Так вот, было это в отпуске. По ночам курсант предавался на стороне забавам, положенным молодому военному, днём же отсыпался. Мать пришаркала на его половину: "Извини, я бы не обеспокоила тебя просьбой, если бы не крайняя необходимость". Он было сладко раззевался, но защёлкнул рот, едва услышав: "Звонила Лидия Леонидовна. Эта просьба - её". Дрёму как рукой сняло: "Она ещё смеет - после всего?" - "Говорят, сейчас многие подают на пересмотр. Она ходила к адвокату. Тот сказал, что старые дела трудно отыскивать, их слишком много. Она просила меня написать его биографию. Я дольше знала его. И о нём - больше. Вот - отнеси. Туда, на Кировскую, - её вызвали к восьми. Она тебя узнает. Не сочти за труд, я бы и сама, но не дотащусь". - "Плюнь на неё и выкинь из головы! Она думала о нас - тогда?" - "Я делаю это не для неё". - "Для него, что ли? Троцкиста, бухаринца или кто он там ещё?" - "Он был честен. Я виновата, что его сын не узнал этого от меня. Берегла тебя от боли, а это, в сущности, беспринципно.
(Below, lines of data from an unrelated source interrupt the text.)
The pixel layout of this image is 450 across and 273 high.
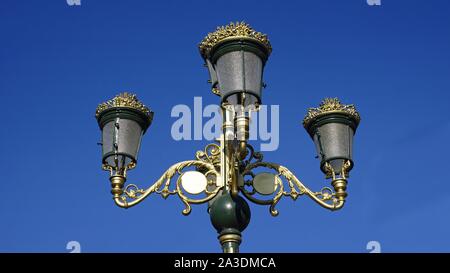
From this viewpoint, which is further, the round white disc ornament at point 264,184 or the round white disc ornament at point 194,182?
the round white disc ornament at point 264,184

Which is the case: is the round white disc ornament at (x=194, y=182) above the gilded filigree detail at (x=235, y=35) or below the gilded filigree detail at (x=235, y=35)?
below

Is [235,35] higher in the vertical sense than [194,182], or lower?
higher

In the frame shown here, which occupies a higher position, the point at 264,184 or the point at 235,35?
the point at 235,35

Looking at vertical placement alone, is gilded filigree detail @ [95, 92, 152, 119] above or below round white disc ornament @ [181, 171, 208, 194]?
above

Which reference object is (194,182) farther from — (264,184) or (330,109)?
(330,109)

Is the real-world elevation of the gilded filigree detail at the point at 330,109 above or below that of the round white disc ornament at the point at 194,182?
above

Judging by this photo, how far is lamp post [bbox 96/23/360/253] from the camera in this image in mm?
12742

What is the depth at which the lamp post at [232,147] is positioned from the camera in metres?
12.7

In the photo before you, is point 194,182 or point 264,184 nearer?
point 194,182

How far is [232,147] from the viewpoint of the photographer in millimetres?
12820

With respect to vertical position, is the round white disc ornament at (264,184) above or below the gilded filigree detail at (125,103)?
below

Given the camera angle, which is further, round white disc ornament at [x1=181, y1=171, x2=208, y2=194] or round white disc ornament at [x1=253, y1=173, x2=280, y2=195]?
round white disc ornament at [x1=253, y1=173, x2=280, y2=195]
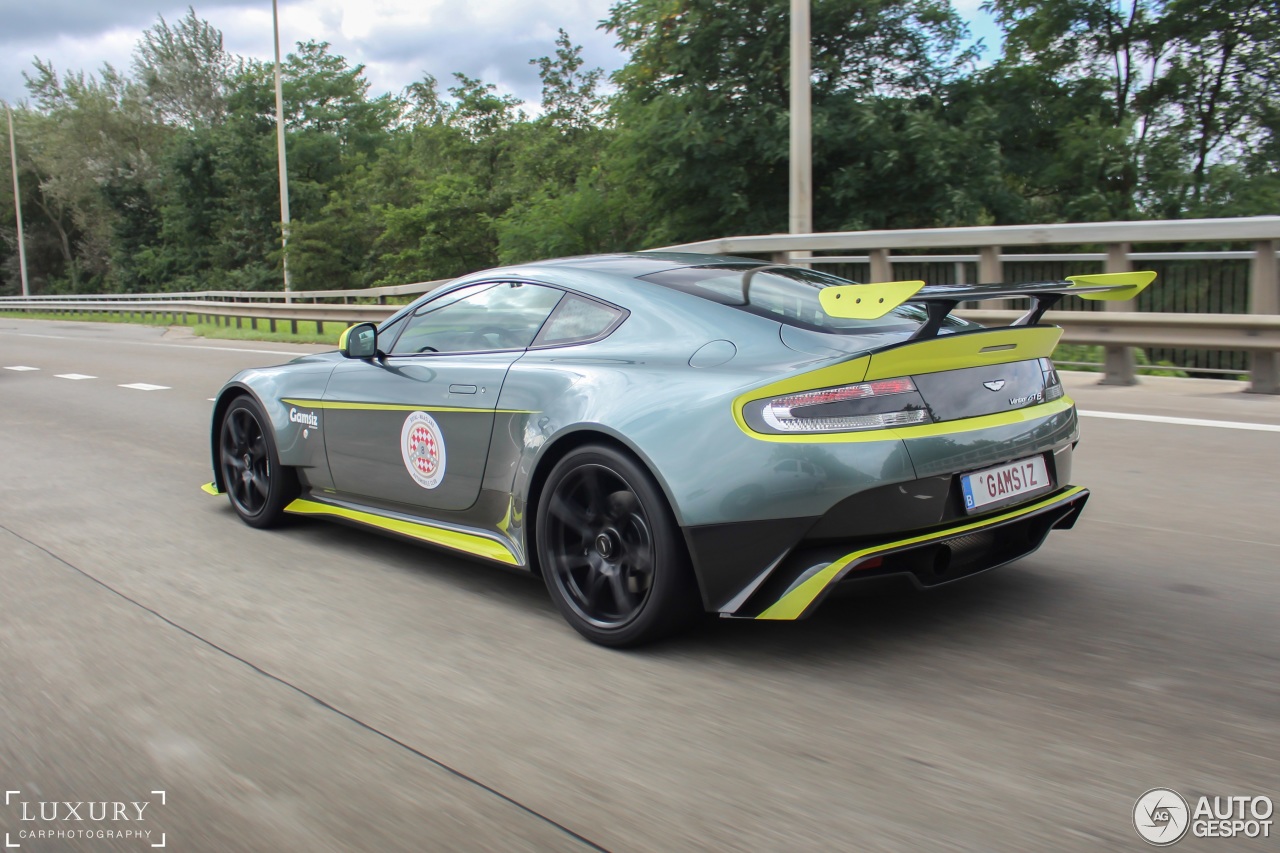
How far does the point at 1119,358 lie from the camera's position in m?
9.13

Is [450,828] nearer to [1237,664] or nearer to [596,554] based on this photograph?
[596,554]

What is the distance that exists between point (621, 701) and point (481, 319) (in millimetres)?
1852

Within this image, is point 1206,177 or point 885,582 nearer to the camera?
point 885,582

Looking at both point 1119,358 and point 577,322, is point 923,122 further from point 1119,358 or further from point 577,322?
point 577,322

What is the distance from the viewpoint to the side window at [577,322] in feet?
13.3

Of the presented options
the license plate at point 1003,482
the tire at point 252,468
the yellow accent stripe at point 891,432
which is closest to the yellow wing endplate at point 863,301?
the yellow accent stripe at point 891,432

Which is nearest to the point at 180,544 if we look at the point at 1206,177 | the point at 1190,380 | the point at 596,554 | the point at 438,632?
the point at 438,632

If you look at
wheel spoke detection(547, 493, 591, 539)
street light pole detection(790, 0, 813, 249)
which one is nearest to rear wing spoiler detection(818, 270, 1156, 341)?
wheel spoke detection(547, 493, 591, 539)

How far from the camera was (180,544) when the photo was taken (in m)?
5.32

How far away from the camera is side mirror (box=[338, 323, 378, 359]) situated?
16.0 feet

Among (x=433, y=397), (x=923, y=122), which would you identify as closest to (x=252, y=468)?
(x=433, y=397)

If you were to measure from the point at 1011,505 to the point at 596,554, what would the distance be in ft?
4.27

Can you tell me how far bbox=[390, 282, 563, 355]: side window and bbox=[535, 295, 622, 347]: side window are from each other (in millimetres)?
58

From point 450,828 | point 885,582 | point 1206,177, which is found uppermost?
point 1206,177
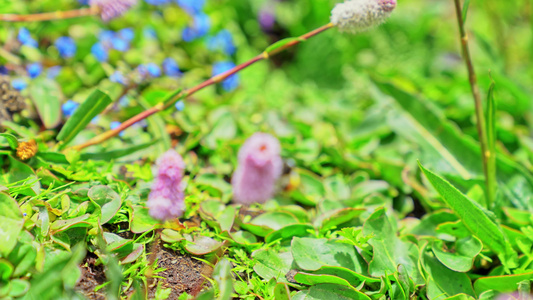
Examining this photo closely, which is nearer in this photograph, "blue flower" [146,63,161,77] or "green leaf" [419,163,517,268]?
"green leaf" [419,163,517,268]

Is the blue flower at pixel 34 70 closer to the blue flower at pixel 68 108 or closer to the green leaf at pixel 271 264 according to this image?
the blue flower at pixel 68 108

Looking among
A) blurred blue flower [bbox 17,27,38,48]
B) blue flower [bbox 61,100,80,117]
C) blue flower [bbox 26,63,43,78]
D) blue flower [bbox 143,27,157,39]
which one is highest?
blurred blue flower [bbox 17,27,38,48]

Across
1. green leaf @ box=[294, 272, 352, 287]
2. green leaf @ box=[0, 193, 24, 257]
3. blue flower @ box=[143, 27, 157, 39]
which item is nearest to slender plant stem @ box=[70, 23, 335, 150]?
green leaf @ box=[0, 193, 24, 257]

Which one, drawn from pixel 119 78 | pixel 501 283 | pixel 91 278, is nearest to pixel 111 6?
pixel 119 78

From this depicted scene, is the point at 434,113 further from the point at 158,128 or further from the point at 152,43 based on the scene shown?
the point at 152,43

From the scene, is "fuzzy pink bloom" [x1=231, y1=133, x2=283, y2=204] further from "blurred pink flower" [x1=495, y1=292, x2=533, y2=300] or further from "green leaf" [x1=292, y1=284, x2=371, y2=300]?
"blurred pink flower" [x1=495, y1=292, x2=533, y2=300]

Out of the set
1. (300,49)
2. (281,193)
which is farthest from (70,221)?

Ты сделаешь - ради меня. Ради моей совести".
Ночью прошёл дождь. С декоративного под пагоду фасада чайного магазина падали капли на очередь - здесь она начиналась. Людской ручей был бесцветен, двигался едва заметно. И от прочих очередей отличался кротостью: стоявшие здесь были предупредительны к многочисленным старикам и старухам, заботливо предлагали женщинам подержать ребёночка, если он вертелся на руках, или усадить на приступок фундамента, если - обок. Свежо пахло венской сдобой, и хоть угловая булочная была ещё закрыта, из фургона только выгружали, подавали лотки, какая-то жалостливая продавщица раздала по рукам несколько батонов, и близстоящие делились, неторопливо отламывая куски. Блестя галунными погонами, отражаясь в мокром асфальте начищенными сапогами, курсант шёл вдоль цепочки людей-теней, и они жались друг к другу, и сторонились от прочих, полноправных, спешащих на службу граждан. Небо слабо голубело в гигантской плоскости пыльного стекла - стене огромного здания, которое по воле великого Ле Корбюзье должно было словно парить над землёй, но хрупкие опоры по чьей-то воле заслонили щитами. Там, за ними, были склады, гаражи, мусорные ящики. Чем ближе подходил курсант к прокуратуре, тем неуверенней делался его шаг. Он был узнан, когда, миновав железные ворота, вплотную подошёл к тому дому. Дом был словно нездешним на нарядной, затейливой Кировской, равнодушно и без затей сбитый из жёлтого кирпича, ниже окна наглухо зашторены, а чем выше, тем окна становились меньше, сжимаясь под крышей до размера тюремных.
Его окликнули от самой двери. Но не женский голос, и мужской - надтреснутый: "Анатолий Михайлович! Вы Анатолий Михайлович?" Старик в шинели и кепке протягивал к нему руку с висящей на запястье брезентовой полевой сумкой. "По-видимому, она ждёт вас. Мы здесь давно, и ей несколько дурно".